Oleh : Fernan Rahadi
REPUBLIKA.CO.ID, Pertanyaan di judul tulisan ini cukup lama mengganggu benak penulis. Sebenarnya masihkah ada pejalan kaki (pedestrian) di Kota Yogyakarta? Atau mungkin pertanyaan lebih tepatnya: Masihkah ada warga Yogyakarta yang mau berjalan kaki?
Pertanyaan tersebut barangkali terkesan berlebih-lebihan atau bahasa kekiniannya: lebay, mengingat Pemerintah Kota Yogyakarta saat ini cukup gencar membangun jalur pedestrian di berbagai lokasi, bahkan lengkap disertai guiding block untuk penyandang disabilitas. Tentunya, pembangunan tersebut tak lain dan tak bukan diperuntukkan untuk kepentingan warga Kota Yogyakarta.
Akan tetapi mungkin juga pertanyaan tersebut patut menjadi renungan kita bersama. Sudah menjadi pemandangan sehari-hari jika jalur pedestrian yang telah menghabiskan anggaran puluhan miliar rupiah tersebut tampak sepi pejalan kaki. Hal itu terlihat di sejumlah jalur pedestrian seperti di Jalan Jenderal Sudirman dan Jalan Suroto Kotabaru yang sehari-hari kerap dilewati penulis.

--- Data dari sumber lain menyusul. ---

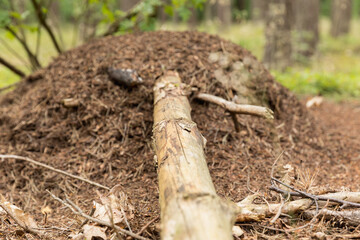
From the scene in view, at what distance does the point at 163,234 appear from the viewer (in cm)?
127

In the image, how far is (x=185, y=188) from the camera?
1453 mm

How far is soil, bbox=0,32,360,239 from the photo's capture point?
255cm

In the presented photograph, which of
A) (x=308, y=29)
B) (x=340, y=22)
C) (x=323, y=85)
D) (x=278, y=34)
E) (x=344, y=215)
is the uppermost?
(x=278, y=34)

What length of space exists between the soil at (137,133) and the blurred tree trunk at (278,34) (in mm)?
3924

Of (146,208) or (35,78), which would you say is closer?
(146,208)

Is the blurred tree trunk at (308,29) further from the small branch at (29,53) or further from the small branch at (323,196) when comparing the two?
the small branch at (323,196)

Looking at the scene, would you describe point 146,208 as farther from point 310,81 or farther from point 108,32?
point 310,81

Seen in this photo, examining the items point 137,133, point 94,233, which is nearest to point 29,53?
point 137,133

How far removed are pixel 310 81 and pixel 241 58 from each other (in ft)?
11.3

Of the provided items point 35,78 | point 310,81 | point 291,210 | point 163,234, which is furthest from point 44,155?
point 310,81

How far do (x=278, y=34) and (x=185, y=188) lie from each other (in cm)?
660

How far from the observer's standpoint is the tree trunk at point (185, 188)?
1.26m

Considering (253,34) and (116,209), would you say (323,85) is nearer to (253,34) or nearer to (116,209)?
(116,209)

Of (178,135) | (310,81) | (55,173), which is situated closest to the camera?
(178,135)
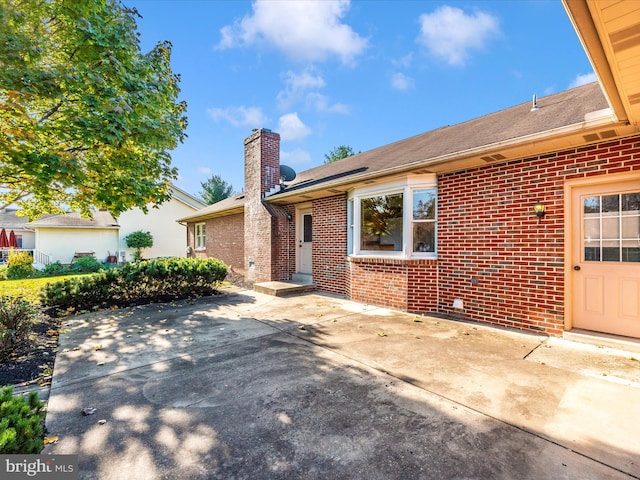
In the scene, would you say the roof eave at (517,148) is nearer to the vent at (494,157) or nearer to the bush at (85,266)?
the vent at (494,157)

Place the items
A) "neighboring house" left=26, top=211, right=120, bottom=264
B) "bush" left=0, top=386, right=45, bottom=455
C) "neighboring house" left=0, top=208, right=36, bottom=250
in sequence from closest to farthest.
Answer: "bush" left=0, top=386, right=45, bottom=455, "neighboring house" left=26, top=211, right=120, bottom=264, "neighboring house" left=0, top=208, right=36, bottom=250

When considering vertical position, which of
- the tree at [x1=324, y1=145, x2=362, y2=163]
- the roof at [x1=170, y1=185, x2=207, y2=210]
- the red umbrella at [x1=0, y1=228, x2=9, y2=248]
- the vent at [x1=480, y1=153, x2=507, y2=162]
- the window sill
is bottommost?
the window sill

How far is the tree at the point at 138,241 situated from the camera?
22.0 meters

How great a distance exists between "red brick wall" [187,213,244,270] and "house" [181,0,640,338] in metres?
5.65

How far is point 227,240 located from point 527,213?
11.9 metres

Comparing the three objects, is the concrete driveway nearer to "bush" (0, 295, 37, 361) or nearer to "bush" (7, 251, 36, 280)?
"bush" (0, 295, 37, 361)

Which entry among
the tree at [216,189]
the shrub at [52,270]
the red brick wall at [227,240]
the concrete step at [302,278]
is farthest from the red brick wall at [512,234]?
the tree at [216,189]

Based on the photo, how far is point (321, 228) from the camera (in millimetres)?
9406

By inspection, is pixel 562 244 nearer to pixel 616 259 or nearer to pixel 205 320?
pixel 616 259

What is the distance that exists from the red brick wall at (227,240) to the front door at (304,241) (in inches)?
127

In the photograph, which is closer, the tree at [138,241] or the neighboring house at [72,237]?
the neighboring house at [72,237]

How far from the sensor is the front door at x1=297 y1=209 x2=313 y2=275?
10547 mm

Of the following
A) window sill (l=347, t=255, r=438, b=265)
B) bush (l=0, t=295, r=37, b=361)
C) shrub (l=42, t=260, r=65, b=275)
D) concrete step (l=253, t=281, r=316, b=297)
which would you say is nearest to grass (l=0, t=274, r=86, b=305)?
bush (l=0, t=295, r=37, b=361)

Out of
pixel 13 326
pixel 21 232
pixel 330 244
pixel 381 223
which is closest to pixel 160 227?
pixel 21 232
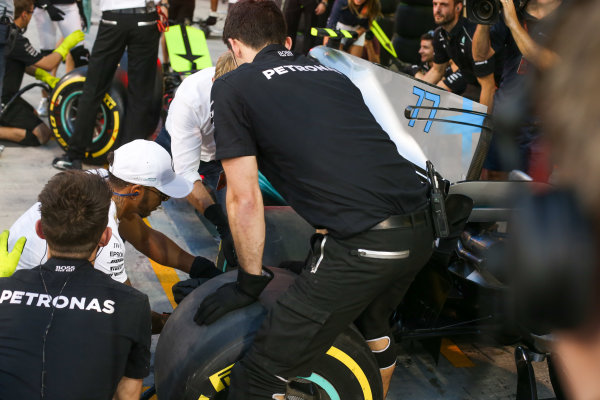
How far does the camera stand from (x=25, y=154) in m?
6.29

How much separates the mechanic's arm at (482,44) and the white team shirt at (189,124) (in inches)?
74.8

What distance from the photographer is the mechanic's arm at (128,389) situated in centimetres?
242

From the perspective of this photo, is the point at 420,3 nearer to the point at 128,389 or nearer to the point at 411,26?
the point at 411,26

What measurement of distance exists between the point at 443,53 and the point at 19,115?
12.9ft

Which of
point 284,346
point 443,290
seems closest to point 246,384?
point 284,346

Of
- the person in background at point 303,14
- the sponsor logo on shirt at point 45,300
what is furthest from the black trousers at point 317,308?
the person in background at point 303,14

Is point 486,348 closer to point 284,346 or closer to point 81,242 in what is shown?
point 284,346

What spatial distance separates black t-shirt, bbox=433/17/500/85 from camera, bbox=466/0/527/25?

Kegelisahan penulis semakin menguat membaca hasil pemantauan Forum Pemantau Independen (Forpi) Yogyakarta pekan lalu, di mana jalur pedestrian di Jalan Ahmad Dahlan dan Jalan Senopati mulai beralih fungsi menjadi tempat usaha. Terlihat di beberapa tempat usaha tersebut, baik yang berupa rumah makan maupun warung usaha, terdapat pelanggan yang memarkir kendaraan roda dua di jalur pedestrian.
Hal ini tentunya memancing pertanyaan tambahan: Sudah susah-susah dibuatkan jalur pedestrian, kok tidak ada yang berjalan kaki? Malah jalur yang sudah dibuat bagus-bagus tersebut dibuat peruntukan lain seperti tempat usaha pedagang kaki lima dan parkir kendaraan roda dua.
Kalau begitu praktiknya di lapangan berarti apakah salah Pemerintah Kota (Pemkot) Yogyakarta menghabiskan miliaran rupiah untuk membangun jalur pedestrian? Lalu kembali ke pertanyaan awal: Masihkan ada pejalan kaki di Kota Yogyakarta yang bisa memanfaatkan fasilitas jalur pedestrian tersebut untuk mereka gunakan?
Tak bisa dipungkiri, masyarakat modern saat ini sangat menghamba dengan segala sesuatu yang serba cepat. Hal itu pun berlaku juga pada pilihan moda transportasi. Maka tak heran jika moda transportasi seperti mobil dan sepeda motor menjadi pilihan utama masyarakat Yogyakarta. Hal itu karena keduanya menjamin kecepatan untuk sampai ke tempat tujuan.
Sebenarnya moda transportasi bus, seperti yang kerap lalu-lalang di kota ini pada tahun 90-an, juga menggaransi kecepatan tersebut. Sayangnya, transportasi umum jenis ini akhir-akhir ini kurang diminati warga.
Selain dikarenakan masyarakat yang semakin terbiasa menggunakan kendaraan pribadi, armada bus -Trans Jogja misalnya- pun secara jumlah kurang memadai. Akibatnya, masyarakat ingin menggunakan armada tersebut kerap harus menunggu lama di halte.
Padahal, seperti bisa dilihat di negara-negara maju, jalur pedestrian menjadi pilihan utama masyarakat dikarenakan salah satunya jalur tersebut terintegrasi dengan transportasi umum. Selain tentunya alasan berjalan kaki membuat tubuh lebih sehat.
Jika faktor transportasi umum ini bisa dipecahkan Pemkot Yogyakarta, kiranya tak lama lagi warga akan mau kembali menjadi pedestrian. Selain itu, Pemkot juga perlu melakukan sosialisasi agar warga mau berjalan kaki dan kembali menggunakan alat transportasi umum, mengingat banyak juga di antara warga yang belum 'ngeh' bahwa fasilitas-fasilitas tersebut sudah ada untuk mereka gunakan.